One Christmas gift from my spouse was a kimchi pot. It seems as though I have been fermenting things my whole life. When I was a young boy, I helped my grandmother (from a German farm family in North Dakota) shred bushels of cabbage every fall. We used a wooden slicer with a guillotine-like blade – a rustic mandoline – to shred the cabbage before salting it and placing it in very large pottery crocks lined up along the wall of an outbuilding in her back yard. The crocks were filled to the brim with cabbage, salt, and water. Then we placed a cracked dinner plate on top of each crock and weighed them down with a brick or big rock. It then became my responsibility to check the crocks each day to replenish the liquid if needed. There must have been at least a dozen crocks, and the smell of fermenting cabbage soon became overwhelming in the building, even seeping out into the backyard. For a child, the process seemed interminable although it was probably only a couple of weeks. In any event, when my grandmother decided that the process was complete, it was time to fire up the canning equipment and activate the canning crew of women and children in the family. Steam rose from several big pots on the stove as jars were sterilized, filled and processed; sweat poured from the ladies who seemed happy enough. The end product of all this effort was rows of gleaming jars filled with sauerkraut. They would get stored in the scary basement and serve the family through the winter. At least once a week the evening meal consisted of a mound of sauerkraut, mashed potatoes with no butter, and a sausage (My recollection is that it was actually a hot dog.) That menu is one I resist to this day.

Those memories inspired me to try my hand at sauerkraut making when we lived in Louisiana. I found a small crock at a potters’ in Marshal, Texas. I shredded the cabbage on a wooden shredder we had found in an “antique store” – read junk shop – in some small East Texas town. I set up my fermentation lab in a hallway between the kitchen and dining room that we had dubbed the butler’s pantry. The smell of fermenting cabbage hung in the air of the butler’s pantry.  Our children, some of them teenagers, thought that Old Dad had gone off the deep end, and they were very amused. They loved to bring their friends to inspect the crock and inhale the fragrance. The visits always ended in gales of laughter.

In Santa Fe, Susan gave me a beautiful German crock to rekindle my interest in fermentation. I have written about the sauerkraut that I made with that crock. All of the family enjoyed Reuben sandwiches made with the sauerkraut. Unfortunately, the lid of the crock was broken in our move to California. We patched it together, and we tried to buy a new one, but apparently the German manufacturer has stopped importing to the United States.  The other problem was that the crock made  a LOT of sauerkraut.

STATED PROBLEM A:
Write out the portion of the rows that opens with their first line and closes with the line containing "<instances>", both ends included. Leave the pictures out.
The rows that follow are unrelated to the fermentation essay.

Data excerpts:
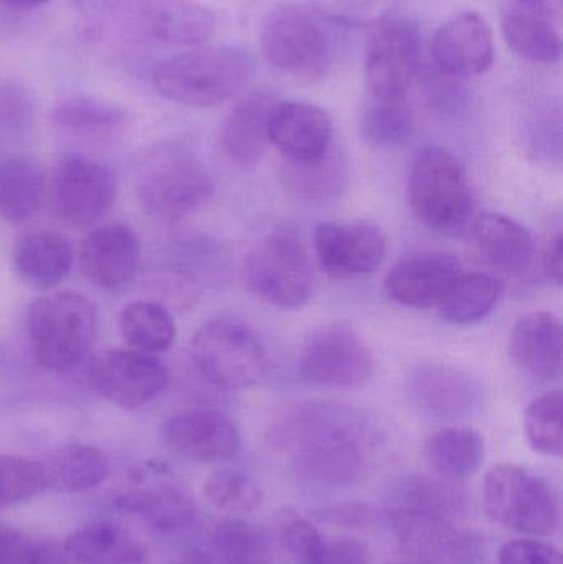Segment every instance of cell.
Here are the masks:
<instances>
[{"label": "cell", "mask_w": 563, "mask_h": 564, "mask_svg": "<svg viewBox=\"0 0 563 564\" xmlns=\"http://www.w3.org/2000/svg\"><path fill=\"white\" fill-rule=\"evenodd\" d=\"M518 2H521L522 6L539 7L542 3L549 2V0H518Z\"/></svg>", "instance_id": "db71d44e"}, {"label": "cell", "mask_w": 563, "mask_h": 564, "mask_svg": "<svg viewBox=\"0 0 563 564\" xmlns=\"http://www.w3.org/2000/svg\"><path fill=\"white\" fill-rule=\"evenodd\" d=\"M420 33L402 17H382L367 43L366 79L377 101H405L419 65Z\"/></svg>", "instance_id": "8fae6325"}, {"label": "cell", "mask_w": 563, "mask_h": 564, "mask_svg": "<svg viewBox=\"0 0 563 564\" xmlns=\"http://www.w3.org/2000/svg\"><path fill=\"white\" fill-rule=\"evenodd\" d=\"M45 194V175L39 162L13 155L0 164V218L22 225L32 220Z\"/></svg>", "instance_id": "4316f807"}, {"label": "cell", "mask_w": 563, "mask_h": 564, "mask_svg": "<svg viewBox=\"0 0 563 564\" xmlns=\"http://www.w3.org/2000/svg\"><path fill=\"white\" fill-rule=\"evenodd\" d=\"M502 35L512 52L534 63H557L562 55L561 33L534 7H516L502 15Z\"/></svg>", "instance_id": "f1b7e54d"}, {"label": "cell", "mask_w": 563, "mask_h": 564, "mask_svg": "<svg viewBox=\"0 0 563 564\" xmlns=\"http://www.w3.org/2000/svg\"><path fill=\"white\" fill-rule=\"evenodd\" d=\"M346 165L333 151L310 164L288 162V185L304 200L327 202L336 198L346 184Z\"/></svg>", "instance_id": "d590c367"}, {"label": "cell", "mask_w": 563, "mask_h": 564, "mask_svg": "<svg viewBox=\"0 0 563 564\" xmlns=\"http://www.w3.org/2000/svg\"><path fill=\"white\" fill-rule=\"evenodd\" d=\"M204 496L220 512L250 513L263 503L257 480L237 469H220L204 484Z\"/></svg>", "instance_id": "8d00e7d4"}, {"label": "cell", "mask_w": 563, "mask_h": 564, "mask_svg": "<svg viewBox=\"0 0 563 564\" xmlns=\"http://www.w3.org/2000/svg\"><path fill=\"white\" fill-rule=\"evenodd\" d=\"M462 273V263L453 254H415L400 261L387 274L386 291L397 304L432 307Z\"/></svg>", "instance_id": "ffe728a7"}, {"label": "cell", "mask_w": 563, "mask_h": 564, "mask_svg": "<svg viewBox=\"0 0 563 564\" xmlns=\"http://www.w3.org/2000/svg\"><path fill=\"white\" fill-rule=\"evenodd\" d=\"M42 466L45 470L46 489L63 494L95 489L109 476L108 459L91 444H66Z\"/></svg>", "instance_id": "83f0119b"}, {"label": "cell", "mask_w": 563, "mask_h": 564, "mask_svg": "<svg viewBox=\"0 0 563 564\" xmlns=\"http://www.w3.org/2000/svg\"><path fill=\"white\" fill-rule=\"evenodd\" d=\"M162 443L171 453L192 463H220L237 456L241 440L237 426L220 411H181L161 427Z\"/></svg>", "instance_id": "5bb4252c"}, {"label": "cell", "mask_w": 563, "mask_h": 564, "mask_svg": "<svg viewBox=\"0 0 563 564\" xmlns=\"http://www.w3.org/2000/svg\"><path fill=\"white\" fill-rule=\"evenodd\" d=\"M483 503L492 522L522 535L548 536L559 525V500L538 474L498 464L486 474Z\"/></svg>", "instance_id": "8992f818"}, {"label": "cell", "mask_w": 563, "mask_h": 564, "mask_svg": "<svg viewBox=\"0 0 563 564\" xmlns=\"http://www.w3.org/2000/svg\"><path fill=\"white\" fill-rule=\"evenodd\" d=\"M409 200L416 218L433 230H462L473 215L465 169L448 149L440 145L423 148L413 159Z\"/></svg>", "instance_id": "5b68a950"}, {"label": "cell", "mask_w": 563, "mask_h": 564, "mask_svg": "<svg viewBox=\"0 0 563 564\" xmlns=\"http://www.w3.org/2000/svg\"><path fill=\"white\" fill-rule=\"evenodd\" d=\"M399 516L436 517L448 519L453 506L458 502L455 494L435 480L412 479L400 490Z\"/></svg>", "instance_id": "b9f144b4"}, {"label": "cell", "mask_w": 563, "mask_h": 564, "mask_svg": "<svg viewBox=\"0 0 563 564\" xmlns=\"http://www.w3.org/2000/svg\"><path fill=\"white\" fill-rule=\"evenodd\" d=\"M260 42L268 63L296 78H317L329 63L326 33L311 13L291 3L274 7L268 13Z\"/></svg>", "instance_id": "9c48e42d"}, {"label": "cell", "mask_w": 563, "mask_h": 564, "mask_svg": "<svg viewBox=\"0 0 563 564\" xmlns=\"http://www.w3.org/2000/svg\"><path fill=\"white\" fill-rule=\"evenodd\" d=\"M136 187L154 218L181 220L201 210L214 195V182L201 159L182 145H161L139 162Z\"/></svg>", "instance_id": "277c9868"}, {"label": "cell", "mask_w": 563, "mask_h": 564, "mask_svg": "<svg viewBox=\"0 0 563 564\" xmlns=\"http://www.w3.org/2000/svg\"><path fill=\"white\" fill-rule=\"evenodd\" d=\"M303 564H367V549L362 542L350 536H323L320 545Z\"/></svg>", "instance_id": "bcb514c9"}, {"label": "cell", "mask_w": 563, "mask_h": 564, "mask_svg": "<svg viewBox=\"0 0 563 564\" xmlns=\"http://www.w3.org/2000/svg\"><path fill=\"white\" fill-rule=\"evenodd\" d=\"M405 393L416 411L439 420L466 416L481 403L478 381L448 365L415 368L407 380Z\"/></svg>", "instance_id": "d6986e66"}, {"label": "cell", "mask_w": 563, "mask_h": 564, "mask_svg": "<svg viewBox=\"0 0 563 564\" xmlns=\"http://www.w3.org/2000/svg\"><path fill=\"white\" fill-rule=\"evenodd\" d=\"M145 25L158 42L198 48L217 32V17L195 0H151L144 10Z\"/></svg>", "instance_id": "cb8c5ba5"}, {"label": "cell", "mask_w": 563, "mask_h": 564, "mask_svg": "<svg viewBox=\"0 0 563 564\" xmlns=\"http://www.w3.org/2000/svg\"><path fill=\"white\" fill-rule=\"evenodd\" d=\"M498 564H563L561 550L538 539L511 540L499 550Z\"/></svg>", "instance_id": "f6af8a7d"}, {"label": "cell", "mask_w": 563, "mask_h": 564, "mask_svg": "<svg viewBox=\"0 0 563 564\" xmlns=\"http://www.w3.org/2000/svg\"><path fill=\"white\" fill-rule=\"evenodd\" d=\"M32 118L33 101L29 91L15 83H0V131H25Z\"/></svg>", "instance_id": "7bdbcfd3"}, {"label": "cell", "mask_w": 563, "mask_h": 564, "mask_svg": "<svg viewBox=\"0 0 563 564\" xmlns=\"http://www.w3.org/2000/svg\"><path fill=\"white\" fill-rule=\"evenodd\" d=\"M562 393L551 391L529 404L524 416L526 436L535 453L559 457L563 449Z\"/></svg>", "instance_id": "74e56055"}, {"label": "cell", "mask_w": 563, "mask_h": 564, "mask_svg": "<svg viewBox=\"0 0 563 564\" xmlns=\"http://www.w3.org/2000/svg\"><path fill=\"white\" fill-rule=\"evenodd\" d=\"M46 490L40 463L12 454H0V510L19 506Z\"/></svg>", "instance_id": "ab89813d"}, {"label": "cell", "mask_w": 563, "mask_h": 564, "mask_svg": "<svg viewBox=\"0 0 563 564\" xmlns=\"http://www.w3.org/2000/svg\"><path fill=\"white\" fill-rule=\"evenodd\" d=\"M243 271L248 289L274 307L300 308L313 295L310 254L290 231H274L258 241L245 260Z\"/></svg>", "instance_id": "ba28073f"}, {"label": "cell", "mask_w": 563, "mask_h": 564, "mask_svg": "<svg viewBox=\"0 0 563 564\" xmlns=\"http://www.w3.org/2000/svg\"><path fill=\"white\" fill-rule=\"evenodd\" d=\"M118 198V178L108 165L66 155L52 175L53 210L72 227H91L111 212Z\"/></svg>", "instance_id": "30bf717a"}, {"label": "cell", "mask_w": 563, "mask_h": 564, "mask_svg": "<svg viewBox=\"0 0 563 564\" xmlns=\"http://www.w3.org/2000/svg\"><path fill=\"white\" fill-rule=\"evenodd\" d=\"M426 459L433 470L445 479H465L481 467L485 441L472 427H446L430 437Z\"/></svg>", "instance_id": "4dcf8cb0"}, {"label": "cell", "mask_w": 563, "mask_h": 564, "mask_svg": "<svg viewBox=\"0 0 563 564\" xmlns=\"http://www.w3.org/2000/svg\"><path fill=\"white\" fill-rule=\"evenodd\" d=\"M141 241L128 225L111 221L86 235L79 263L86 280L105 291H122L141 270Z\"/></svg>", "instance_id": "2e32d148"}, {"label": "cell", "mask_w": 563, "mask_h": 564, "mask_svg": "<svg viewBox=\"0 0 563 564\" xmlns=\"http://www.w3.org/2000/svg\"><path fill=\"white\" fill-rule=\"evenodd\" d=\"M63 550L75 564H142L148 555L134 535L109 522L79 527L65 540Z\"/></svg>", "instance_id": "484cf974"}, {"label": "cell", "mask_w": 563, "mask_h": 564, "mask_svg": "<svg viewBox=\"0 0 563 564\" xmlns=\"http://www.w3.org/2000/svg\"><path fill=\"white\" fill-rule=\"evenodd\" d=\"M321 15L347 25L379 22L386 0H313Z\"/></svg>", "instance_id": "ee69618b"}, {"label": "cell", "mask_w": 563, "mask_h": 564, "mask_svg": "<svg viewBox=\"0 0 563 564\" xmlns=\"http://www.w3.org/2000/svg\"><path fill=\"white\" fill-rule=\"evenodd\" d=\"M192 360L208 383L224 390L253 387L268 370L260 337L243 322L230 318L207 322L195 332Z\"/></svg>", "instance_id": "52a82bcc"}, {"label": "cell", "mask_w": 563, "mask_h": 564, "mask_svg": "<svg viewBox=\"0 0 563 564\" xmlns=\"http://www.w3.org/2000/svg\"><path fill=\"white\" fill-rule=\"evenodd\" d=\"M333 121L310 102H274L268 119V138L290 164L320 161L333 145Z\"/></svg>", "instance_id": "ac0fdd59"}, {"label": "cell", "mask_w": 563, "mask_h": 564, "mask_svg": "<svg viewBox=\"0 0 563 564\" xmlns=\"http://www.w3.org/2000/svg\"><path fill=\"white\" fill-rule=\"evenodd\" d=\"M364 139L373 148L399 149L412 139L415 118L405 101H377L360 119Z\"/></svg>", "instance_id": "e575fe53"}, {"label": "cell", "mask_w": 563, "mask_h": 564, "mask_svg": "<svg viewBox=\"0 0 563 564\" xmlns=\"http://www.w3.org/2000/svg\"><path fill=\"white\" fill-rule=\"evenodd\" d=\"M52 122L65 131L89 138L115 134L128 121L124 109L93 96H69L53 108Z\"/></svg>", "instance_id": "836d02e7"}, {"label": "cell", "mask_w": 563, "mask_h": 564, "mask_svg": "<svg viewBox=\"0 0 563 564\" xmlns=\"http://www.w3.org/2000/svg\"><path fill=\"white\" fill-rule=\"evenodd\" d=\"M33 540L12 532L0 530V564H30Z\"/></svg>", "instance_id": "7dc6e473"}, {"label": "cell", "mask_w": 563, "mask_h": 564, "mask_svg": "<svg viewBox=\"0 0 563 564\" xmlns=\"http://www.w3.org/2000/svg\"><path fill=\"white\" fill-rule=\"evenodd\" d=\"M448 82H439L435 85H430L429 95L430 102L435 105L442 112L456 111L459 102H462V95L459 88L452 83V76H448Z\"/></svg>", "instance_id": "c3c4849f"}, {"label": "cell", "mask_w": 563, "mask_h": 564, "mask_svg": "<svg viewBox=\"0 0 563 564\" xmlns=\"http://www.w3.org/2000/svg\"><path fill=\"white\" fill-rule=\"evenodd\" d=\"M255 75V59L237 46H198L162 59L152 73L159 95L188 108L234 98Z\"/></svg>", "instance_id": "7a4b0ae2"}, {"label": "cell", "mask_w": 563, "mask_h": 564, "mask_svg": "<svg viewBox=\"0 0 563 564\" xmlns=\"http://www.w3.org/2000/svg\"><path fill=\"white\" fill-rule=\"evenodd\" d=\"M12 263L20 280L39 291H48L62 284L72 271V243L58 231H30L13 245Z\"/></svg>", "instance_id": "7402d4cb"}, {"label": "cell", "mask_w": 563, "mask_h": 564, "mask_svg": "<svg viewBox=\"0 0 563 564\" xmlns=\"http://www.w3.org/2000/svg\"><path fill=\"white\" fill-rule=\"evenodd\" d=\"M301 377L320 387L346 388L366 383L373 358L362 338L344 324L314 332L301 355Z\"/></svg>", "instance_id": "4fadbf2b"}, {"label": "cell", "mask_w": 563, "mask_h": 564, "mask_svg": "<svg viewBox=\"0 0 563 564\" xmlns=\"http://www.w3.org/2000/svg\"><path fill=\"white\" fill-rule=\"evenodd\" d=\"M436 68L452 78L479 76L495 62V35L478 12H463L443 23L432 42Z\"/></svg>", "instance_id": "e0dca14e"}, {"label": "cell", "mask_w": 563, "mask_h": 564, "mask_svg": "<svg viewBox=\"0 0 563 564\" xmlns=\"http://www.w3.org/2000/svg\"><path fill=\"white\" fill-rule=\"evenodd\" d=\"M174 564H214V563H212V560L208 558V556L201 555V553H197V555L185 556V558L178 560V562L174 563Z\"/></svg>", "instance_id": "f5cc1de1"}, {"label": "cell", "mask_w": 563, "mask_h": 564, "mask_svg": "<svg viewBox=\"0 0 563 564\" xmlns=\"http://www.w3.org/2000/svg\"><path fill=\"white\" fill-rule=\"evenodd\" d=\"M30 564H69L65 550L50 542H33Z\"/></svg>", "instance_id": "681fc988"}, {"label": "cell", "mask_w": 563, "mask_h": 564, "mask_svg": "<svg viewBox=\"0 0 563 564\" xmlns=\"http://www.w3.org/2000/svg\"><path fill=\"white\" fill-rule=\"evenodd\" d=\"M476 243L486 263L506 276H526L538 257L531 231L506 215H485L476 225Z\"/></svg>", "instance_id": "603a6c76"}, {"label": "cell", "mask_w": 563, "mask_h": 564, "mask_svg": "<svg viewBox=\"0 0 563 564\" xmlns=\"http://www.w3.org/2000/svg\"><path fill=\"white\" fill-rule=\"evenodd\" d=\"M314 251L329 276L347 280L373 273L383 263L387 243L376 225L327 221L314 230Z\"/></svg>", "instance_id": "9a60e30c"}, {"label": "cell", "mask_w": 563, "mask_h": 564, "mask_svg": "<svg viewBox=\"0 0 563 564\" xmlns=\"http://www.w3.org/2000/svg\"><path fill=\"white\" fill-rule=\"evenodd\" d=\"M98 337V311L86 295L55 292L30 307L29 341L33 360L53 373L75 370L91 354Z\"/></svg>", "instance_id": "3957f363"}, {"label": "cell", "mask_w": 563, "mask_h": 564, "mask_svg": "<svg viewBox=\"0 0 563 564\" xmlns=\"http://www.w3.org/2000/svg\"><path fill=\"white\" fill-rule=\"evenodd\" d=\"M501 297V284L485 273L459 274L440 299V315L450 324H475L495 311Z\"/></svg>", "instance_id": "d6a6232c"}, {"label": "cell", "mask_w": 563, "mask_h": 564, "mask_svg": "<svg viewBox=\"0 0 563 564\" xmlns=\"http://www.w3.org/2000/svg\"><path fill=\"white\" fill-rule=\"evenodd\" d=\"M545 270H548L549 278L555 282V284H562L563 274V238L562 234H557V237L552 240L551 247H549L548 254H545Z\"/></svg>", "instance_id": "f907efd6"}, {"label": "cell", "mask_w": 563, "mask_h": 564, "mask_svg": "<svg viewBox=\"0 0 563 564\" xmlns=\"http://www.w3.org/2000/svg\"><path fill=\"white\" fill-rule=\"evenodd\" d=\"M214 549L225 564H264L263 533L240 519H224L214 530Z\"/></svg>", "instance_id": "f35d334b"}, {"label": "cell", "mask_w": 563, "mask_h": 564, "mask_svg": "<svg viewBox=\"0 0 563 564\" xmlns=\"http://www.w3.org/2000/svg\"><path fill=\"white\" fill-rule=\"evenodd\" d=\"M122 510L145 517L161 532H177L195 522L191 497L177 486H155L129 490L116 499Z\"/></svg>", "instance_id": "f546056e"}, {"label": "cell", "mask_w": 563, "mask_h": 564, "mask_svg": "<svg viewBox=\"0 0 563 564\" xmlns=\"http://www.w3.org/2000/svg\"><path fill=\"white\" fill-rule=\"evenodd\" d=\"M89 387L122 410H139L164 393L167 368L154 355L131 348L102 351L86 371Z\"/></svg>", "instance_id": "7c38bea8"}, {"label": "cell", "mask_w": 563, "mask_h": 564, "mask_svg": "<svg viewBox=\"0 0 563 564\" xmlns=\"http://www.w3.org/2000/svg\"><path fill=\"white\" fill-rule=\"evenodd\" d=\"M390 564H435V563L425 562V560L413 558V560H403V562H393Z\"/></svg>", "instance_id": "11a10c76"}, {"label": "cell", "mask_w": 563, "mask_h": 564, "mask_svg": "<svg viewBox=\"0 0 563 564\" xmlns=\"http://www.w3.org/2000/svg\"><path fill=\"white\" fill-rule=\"evenodd\" d=\"M119 332L131 350L158 355L175 340L171 312L155 301H134L119 314Z\"/></svg>", "instance_id": "1f68e13d"}, {"label": "cell", "mask_w": 563, "mask_h": 564, "mask_svg": "<svg viewBox=\"0 0 563 564\" xmlns=\"http://www.w3.org/2000/svg\"><path fill=\"white\" fill-rule=\"evenodd\" d=\"M3 2L10 3V6L22 7V9H33V7H40L43 3L50 2V0H3Z\"/></svg>", "instance_id": "816d5d0a"}, {"label": "cell", "mask_w": 563, "mask_h": 564, "mask_svg": "<svg viewBox=\"0 0 563 564\" xmlns=\"http://www.w3.org/2000/svg\"><path fill=\"white\" fill-rule=\"evenodd\" d=\"M278 545L288 564H303L323 540V533L293 507L278 512L274 519Z\"/></svg>", "instance_id": "60d3db41"}, {"label": "cell", "mask_w": 563, "mask_h": 564, "mask_svg": "<svg viewBox=\"0 0 563 564\" xmlns=\"http://www.w3.org/2000/svg\"><path fill=\"white\" fill-rule=\"evenodd\" d=\"M509 351L522 373L541 383L562 375V324L551 312H531L519 318L511 335Z\"/></svg>", "instance_id": "44dd1931"}, {"label": "cell", "mask_w": 563, "mask_h": 564, "mask_svg": "<svg viewBox=\"0 0 563 564\" xmlns=\"http://www.w3.org/2000/svg\"><path fill=\"white\" fill-rule=\"evenodd\" d=\"M268 93H255L241 99L221 128L220 142L225 154L240 165L257 164L267 152L268 119L274 106Z\"/></svg>", "instance_id": "d4e9b609"}, {"label": "cell", "mask_w": 563, "mask_h": 564, "mask_svg": "<svg viewBox=\"0 0 563 564\" xmlns=\"http://www.w3.org/2000/svg\"><path fill=\"white\" fill-rule=\"evenodd\" d=\"M367 436L369 426L362 414L323 401L293 408L274 427V440L291 454L297 474L317 484L353 479L362 467Z\"/></svg>", "instance_id": "6da1fadb"}]
</instances>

STATED PROBLEM B:
According to the fermentation essay, where was the small crock used in Louisiana found?

RESULT A:
Segment every instance of cell.
Here are the masks:
<instances>

RESULT B:
At a potters' in Marshal, Texas.